--- Your assignment ---
Would you please copy exactly the line with "Betamotor RR 50" and all lines that follow it in the data below, through the last one?
+ + +
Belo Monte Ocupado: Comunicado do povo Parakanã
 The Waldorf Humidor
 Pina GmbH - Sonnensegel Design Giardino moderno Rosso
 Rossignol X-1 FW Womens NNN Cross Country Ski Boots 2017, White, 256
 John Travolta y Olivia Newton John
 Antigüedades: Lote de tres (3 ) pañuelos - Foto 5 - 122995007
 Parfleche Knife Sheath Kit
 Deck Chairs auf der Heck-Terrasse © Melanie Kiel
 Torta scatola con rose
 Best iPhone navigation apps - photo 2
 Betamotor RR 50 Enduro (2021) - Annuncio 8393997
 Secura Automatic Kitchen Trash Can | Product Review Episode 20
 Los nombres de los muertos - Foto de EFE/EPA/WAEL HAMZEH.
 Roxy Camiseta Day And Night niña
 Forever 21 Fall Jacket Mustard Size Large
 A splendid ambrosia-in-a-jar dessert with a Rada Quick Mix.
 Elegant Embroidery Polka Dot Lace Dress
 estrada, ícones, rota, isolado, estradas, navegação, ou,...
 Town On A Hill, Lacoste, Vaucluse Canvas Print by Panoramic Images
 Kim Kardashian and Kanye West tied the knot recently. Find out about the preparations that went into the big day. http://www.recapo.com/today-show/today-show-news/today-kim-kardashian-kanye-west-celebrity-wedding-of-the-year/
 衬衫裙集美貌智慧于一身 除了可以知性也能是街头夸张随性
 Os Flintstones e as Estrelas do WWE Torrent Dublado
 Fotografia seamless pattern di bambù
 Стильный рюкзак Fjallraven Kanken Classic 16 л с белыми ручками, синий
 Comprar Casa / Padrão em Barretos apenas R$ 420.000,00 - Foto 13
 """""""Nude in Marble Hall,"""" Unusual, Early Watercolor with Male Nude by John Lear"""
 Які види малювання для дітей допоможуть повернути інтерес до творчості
+ + +
--- Output for this task ---
 Betamotor RR 50 Enduro (2021) - Annuncio 8393997
 Secura Automatic Kitchen Trash Can | Product Review Episode 20
 Los nombres de los muertos - Foto de EFE/EPA/WAEL HAMZEH.
 Roxy Camiseta Day And Night niña
 Forever 21 Fall Jacket Mustard Size Large
 A splendid ambrosia-in-a-jar dessert with a Rada Quick Mix.
 Elegant Embroidery Polka Dot Lace Dress
 estrada, ícones, rota, isolado, estradas, navegação, ou,...
 Town On A Hill, Lacoste, Vaucluse Canvas Print by Panoramic Images
 Kim Kardashian and Kanye West tied the knot recently. Find out about the preparations that went into the big day. http://www.recapo.com/today-show/today-show-news/today-kim-kardashian-kanye-west-celebrity-wedding-of-the-year/
 衬衫裙集美貌智慧于一身 除了可以知性也能是街头夸张随性
 Os Flintstones e as Estrelas do WWE Torrent Dublado
 Fotografia seamless pattern di bambù
 Стильный рюкзак Fjallraven Kanken Classic 16 л с белыми ручками, синий
 Comprar Casa / Padrão em Barretos apenas R$ 420.000,00 - Foto 13
 """""""Nude in Marble Hall,"""" Unusual, Early Watercolor with Male Nude by John Lear"""
 Які види малювання для дітей допоможуть повернути інтерес до творчості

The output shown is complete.